- _PROVIDED TEXT_
^^^^^^^^

12

Managing multiple servers, in excess of 90 currently with 3 devops via Ansible. All is working great, however there is a giant security problem right now. Each devop is using their own local ssh key to gain access directly to the servers. Each devop uses a laptop, and each laptop potentially could be be compromised thus opening the entire network of prod servers up to an attack.

I am looking for a solution to centrally manage access, and thus block access for any given key. Not dissimilar to how keys are added to bitbucket or github.

Off the top of my head I would assume the solution would be a tunnel from one machine, the gateway, to the desired prod server... while passing the gateway the request would pick up a new key and use to gain access to the prod server. The result would be we can quickly and efficiently kill access for any devop within seconds by just denying access to the gateway.

enter image description here

Is this good logic? Has anyone seen a solution out there already to thwart this problem?

JonathanDavidArndt
  • 1,414
  • 3
  • 20
  • 29
John
  • 877
  • 4
  • 15
  • 25

6 Answers6

24

That's too complicated (checking if a key has access to a specific prod server). Use the gateway server as jump host that accepts every valid key (but can easily remove access for a specific key which removes access to all servers in turn) and then add only the allowed keys to each respective server. After that, make sure you can reach the SSH port of every server only via the jump host.

This is the standard approach.

Sven
  • 97,248
  • 13
  • 177
  • 225
  • 2
    Even better: do what @Sven says but also add 2FA at the jump host. Because you re only connecting directly from the laptop when you need to manually, right? Anything automated is running from a server inside the jump host? – Adam Mar 18 '18 at 20:26
  • 1
    If you have a local certificate authority (subordinate or isolated), you can use those certificates with SSH, allowing you to centrally invalidate a believed compromised certificate. – Randall Mar 19 '18 at 09:27
11

Engineers should not be running ansible directly from their laptop, unless this is a dev/test environment.

Instead, have a central server that pulls the runbooks from git. This allows for additional controls (four eyes, code review).

Combine this with a bastion or jump-host to restrict access further.

Henk Langeveld
  • 1,294
  • 10
  • 25
2

Check out open source CLD software, it solve that problem: https://github.com/classicdevops/cld

Your engineers will able access any server according access matrix, also it provide 2FA by IP address as option.

2

Netflix implemented your setup and released some free software to help that situation.

^^^^^^^^

[Spatial relationship records]

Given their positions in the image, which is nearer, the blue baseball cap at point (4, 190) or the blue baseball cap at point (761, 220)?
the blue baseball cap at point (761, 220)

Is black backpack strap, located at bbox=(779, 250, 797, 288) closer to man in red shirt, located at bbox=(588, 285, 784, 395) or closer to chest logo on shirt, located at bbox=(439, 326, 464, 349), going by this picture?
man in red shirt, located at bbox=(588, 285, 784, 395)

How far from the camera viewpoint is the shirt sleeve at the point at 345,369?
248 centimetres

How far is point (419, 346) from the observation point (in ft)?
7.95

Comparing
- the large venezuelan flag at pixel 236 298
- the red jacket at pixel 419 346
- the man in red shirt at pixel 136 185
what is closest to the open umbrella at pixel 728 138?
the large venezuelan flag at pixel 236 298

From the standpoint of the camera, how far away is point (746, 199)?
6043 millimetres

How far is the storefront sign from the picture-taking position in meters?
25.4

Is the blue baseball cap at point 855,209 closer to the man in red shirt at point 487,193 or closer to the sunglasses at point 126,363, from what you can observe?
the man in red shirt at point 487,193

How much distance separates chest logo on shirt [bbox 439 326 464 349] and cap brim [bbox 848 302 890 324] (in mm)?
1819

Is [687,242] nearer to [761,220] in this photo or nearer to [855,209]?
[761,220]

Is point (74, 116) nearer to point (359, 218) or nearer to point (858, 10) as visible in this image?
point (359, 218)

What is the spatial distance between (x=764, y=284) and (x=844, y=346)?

^^^^^^^^

- _WHAT THIS EXERCISE ASKS_
1. Answer these questions using the SSH access thread:
(a) How many servers and how many devops does the original post describe?
(b) In the answer that calls the jump host "the standard approach," how should the SSH port of every server be reachable?
(c) In the answer that says engineers should not run ansible from their laptops, what does a central server that pulls the runbooks from git allow for?
2. Carry on the SSH access thread from its last line.
The records play no part in the work here.

- _OUTPUTS FOR THE TASKS_
1.
(a) More than 90 servers and 3 devops.
(b) Only via the jump host.
(c) Additional controls, such as four eyes and code review.

2.
See this video https://www.oreilly.com/learning/how-netflix-gives-all-its-engineers-ssh-access or this presentation at https://speakerdeck.com/rlewis/how-netflix-gives-all-its-engineers-ssh-access-to-instances-running-in-production with the core point:

We’ll review our SSH bastion architecture, which at its core uses SSO to authenticate engineers, and then issues per user credentials with short lived certificates for SSH authentication of the bastion to an instance. These short lived credentials reduce the risk associated them being lost. We’ll cover how this approach allows us to audit and automatically alert after the fact, instead of slowing down engineers before granting access.

Their software is available here: https://github.com/Netflix/bless

Some interesting take aways even if you do not implement their whole solution:

  • they use SSH certificates instead of just keys; you can put far more meta-data in the certificate, hence enabling a lot of constraints per requirements and also allowing simpler audits
  • using very short term (like 5 minutes) certificates validity (the SSH sessions stay open even after the certificate expires)
  • using 2FA to also make scripting difficult and force developers to find other solutions
  • a specific submodule, outside of their infrastructure and properly secured through the security mechanisms offered by the cloud where it runs, handles generating certificates dynamically so that each developer can access any host
Patrick Mevzek
  • 9,273
  • 7
  • 29
  • 42
1

OneIdentity (ex-Balabit) SPS is the exact thing you need in this scenario. With this appliance you can manage the user identities on basically any machines, track user behavior, monitor and alert, and index whatever the users doing for later reviews.

random
  • 11
  • 1
0

My suggestion is to disallow SSH access from user machines.

Instead you should

  1. Host playbooks in Git.
  2. Turn the "Access server" into a Jenkins server.
  3. Grant only needed Jenkins access to devops users.
  4. Execute Ansible plays on the Jenkins over build jobs via HTTP.
  5. As an additional security measure , disable Jenkins CLI if needed.

The sample execution model,

  1. Jenkins Ansible plugin: https://wiki.jenkins.io/display/JENKINS/Ansible+Plugin

OR

  1. Classic shell -execute type of job. Add your build steps manually, including git checkout.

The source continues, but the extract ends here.